It is wiffhs a heavy heavy heart dat I tell yu my dear fwiends ob our loss....
My sweet sissy Pickie cwossed ober tu Rainbow Bridge on 11/14/15 at da Vets office
Me and my Mom misses hur so terribly much it hurts inside and I don't know ifen dis will eber goes away....dey say wiffhs time it du but how much time?
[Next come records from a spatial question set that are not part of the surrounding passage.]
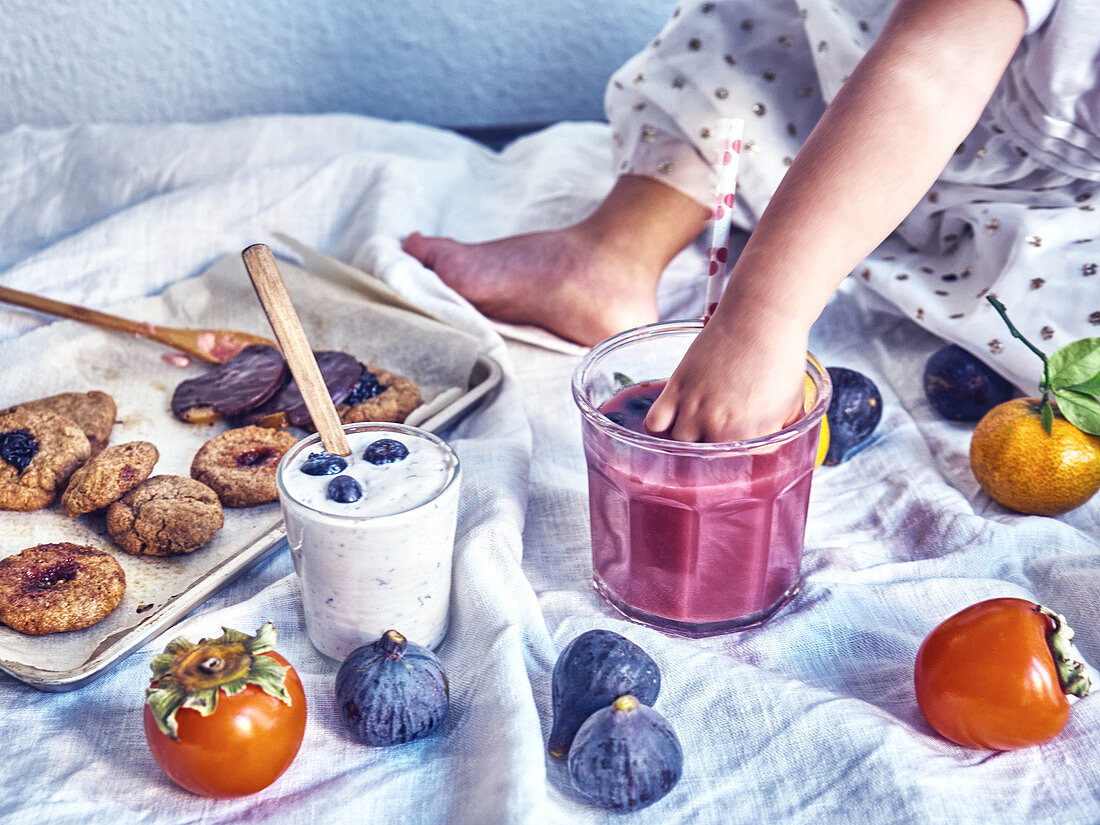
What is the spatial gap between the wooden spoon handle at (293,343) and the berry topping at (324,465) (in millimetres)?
14

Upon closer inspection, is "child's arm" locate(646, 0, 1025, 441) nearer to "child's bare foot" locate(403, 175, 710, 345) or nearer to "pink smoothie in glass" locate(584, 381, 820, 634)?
"pink smoothie in glass" locate(584, 381, 820, 634)

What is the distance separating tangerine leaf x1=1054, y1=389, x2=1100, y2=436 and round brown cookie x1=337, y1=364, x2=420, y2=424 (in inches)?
27.0

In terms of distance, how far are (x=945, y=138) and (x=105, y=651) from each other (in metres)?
0.83

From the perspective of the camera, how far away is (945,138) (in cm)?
89

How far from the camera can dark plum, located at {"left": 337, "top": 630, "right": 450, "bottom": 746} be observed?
75 cm

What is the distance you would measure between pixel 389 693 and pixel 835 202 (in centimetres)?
53

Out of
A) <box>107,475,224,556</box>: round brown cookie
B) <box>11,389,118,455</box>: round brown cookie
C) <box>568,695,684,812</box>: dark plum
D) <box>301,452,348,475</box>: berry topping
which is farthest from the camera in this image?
<box>11,389,118,455</box>: round brown cookie

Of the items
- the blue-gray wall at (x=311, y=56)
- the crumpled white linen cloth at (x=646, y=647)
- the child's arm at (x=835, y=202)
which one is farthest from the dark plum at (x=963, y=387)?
the blue-gray wall at (x=311, y=56)

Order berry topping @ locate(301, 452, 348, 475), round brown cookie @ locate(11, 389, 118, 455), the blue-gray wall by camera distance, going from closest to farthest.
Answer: berry topping @ locate(301, 452, 348, 475)
round brown cookie @ locate(11, 389, 118, 455)
the blue-gray wall

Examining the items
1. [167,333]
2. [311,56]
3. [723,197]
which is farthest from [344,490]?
[311,56]

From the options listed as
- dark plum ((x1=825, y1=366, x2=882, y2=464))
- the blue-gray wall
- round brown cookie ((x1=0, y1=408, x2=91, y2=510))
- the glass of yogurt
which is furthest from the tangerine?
the blue-gray wall

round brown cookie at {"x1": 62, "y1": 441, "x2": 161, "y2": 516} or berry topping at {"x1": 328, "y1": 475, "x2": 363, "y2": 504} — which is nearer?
berry topping at {"x1": 328, "y1": 475, "x2": 363, "y2": 504}

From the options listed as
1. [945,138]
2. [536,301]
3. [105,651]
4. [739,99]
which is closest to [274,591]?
[105,651]

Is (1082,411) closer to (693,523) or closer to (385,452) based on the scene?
(693,523)
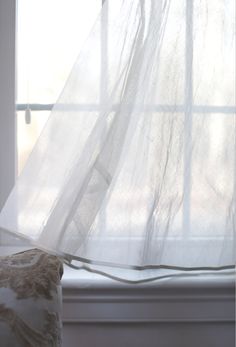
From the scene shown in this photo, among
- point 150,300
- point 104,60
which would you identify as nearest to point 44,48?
point 104,60

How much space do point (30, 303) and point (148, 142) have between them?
460 millimetres

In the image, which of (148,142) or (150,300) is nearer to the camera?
(148,142)

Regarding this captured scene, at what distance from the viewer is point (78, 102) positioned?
117 cm

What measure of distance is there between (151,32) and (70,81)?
22 cm

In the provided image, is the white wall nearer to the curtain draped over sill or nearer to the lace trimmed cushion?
the curtain draped over sill

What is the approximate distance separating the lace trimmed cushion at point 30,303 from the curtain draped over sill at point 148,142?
148 mm

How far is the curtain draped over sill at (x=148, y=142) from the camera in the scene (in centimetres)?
115

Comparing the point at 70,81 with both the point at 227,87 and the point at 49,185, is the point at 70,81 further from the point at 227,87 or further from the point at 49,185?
the point at 227,87

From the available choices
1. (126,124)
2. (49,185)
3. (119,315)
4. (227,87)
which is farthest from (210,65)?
(119,315)

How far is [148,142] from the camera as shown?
116 centimetres

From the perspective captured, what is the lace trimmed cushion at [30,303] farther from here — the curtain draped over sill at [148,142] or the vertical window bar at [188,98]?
the vertical window bar at [188,98]

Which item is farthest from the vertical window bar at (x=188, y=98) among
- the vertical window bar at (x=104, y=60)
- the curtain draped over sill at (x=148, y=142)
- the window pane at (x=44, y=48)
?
the window pane at (x=44, y=48)

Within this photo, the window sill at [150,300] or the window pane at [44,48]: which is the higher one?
the window pane at [44,48]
Me and my Mom fhinks a lot ob time......
My sissy was my big sissy and when I was a puppy and came tu libes wiffh hur Mom Papa and Mr Kitty she pwotected me frum da mean fhings....I didn't know whu dis big dog was at furst den my Mom eggsplained tu me dat dis big dog was my sissy Pickie and she's here tu pwotect yu watch out ober yu and teach yu fhings
As I grew up intu a young lady my sissy was getten older and slowen down a lot...it was now my time tu pwotect hur watch ober hur and luvs hur wiffhs all ob my heart.....
Towards da end ob hur life when she turned 19 she culdn't getted up on da bed or up on da sofa she layed, (very happily) on hur BB hur pillow and she slept a lot all day and all nite until we wents tu bed wiffhs our Mom.....
I luvs my sissy very very much and me and my Mom will miss hur terribly...my Mom sayed "A piece ob me is gone...a piece ob my heart is gone wiffhs da loss ob my sweet sweet Pickie."
I was vewy upset when my sissy COTRB on Saturday last weekend and I wuldn't eat at all I just missed sissy so vewy vewy much I guesses it was nerves, (whuteber dey are)....
My Mom became very concerned bouts me and knowed I was vewy sad cuz sissy wents away...she picked me up in her arms and talked tu me softly and sayed..."Oh my lil Frisbee I know yu are missen yur sissy so vewy vewy much I am tuu but yu see yur sissy was called by God tu go up tu Rainbow Bridge and be's wiffhs him and ovar fur pals dere likes Bonnie da Westie and our horse Lil Joe...don'ts feel sad lil Frisbee cuz Rainbow Bridge is a bootiful safe place fur yur sissy tu waits fur us tu we unite once again Rainbow Bridge has bootiful wolling meadows bootiful babbling brooks bootiful mountains bootiful flowers bootiful waterfalls and bootiful Rainbows dere so yu see it's a bootiful place and she waits dere fur us playen likes a young puppy again in hur new body...no more pain...no more aches...no more health pwoblems none she's in a bootiful new body twuly she is sweetheart so don't feel sad...Don't feel sad my lil Frisbee cauze yur sissy will always be wiffhs us all awound us ebery day and ebery nite...all yu gotted tu du is listen vewy cawefully look vewy cawefully and listen vew cawefully and yu will see da signs dat's she is wiffhs yu...by yur side ebery day....layen wiffhs hur head nexts tu yurs on yur pillow at nite...she'll always be here wiffhs us lil Frisbee always I pwomise...Just this side ob heaven is a place dis place we call Rainbow Bridge sweetheart just wemember dis and yu will be otay I pwomise it's twue..Sissy will fureber be in our hearts and fhoughts lil Frisbee fureber and eva I pwomise dis tuu...so don't be sad lil Frisbee fur yur sissy is otay and we will be otay tu it may take a lot ob time but we will be otay I pwomise sweetheart I twuly pwomise dis tu yu..."
Den my Mom kissed my cheek and rubbed my head and sat me down on da gwound.....
I will neber furget yu sissy Mom won't eithur...
We luvs yu vewy vewy much..yu not here physically wiffhs us but yur spirit will always be awounds us each and ebery day...and we habes lots ob special memories ob yu tu sissy....
I won't say gudbye I'll just say..."Until we meets agains sissy Pickie at da bootiful safe place called Rainbow Bridge and whut a glorious day dat will be when we once more will embrace and yu and I will wun likes da wind tugether again fureber and eva and eva....
Frum yur sissy Frisbee and Mom...nitey nite sweetheart....
In memory ob my sissy Pickie whut COBRB 11/14/15 at da age ob 19 RIP sweet sweet sissy Pickie
Gone but not furgotten....
I's so sad for ya. Sendin ya big hugs.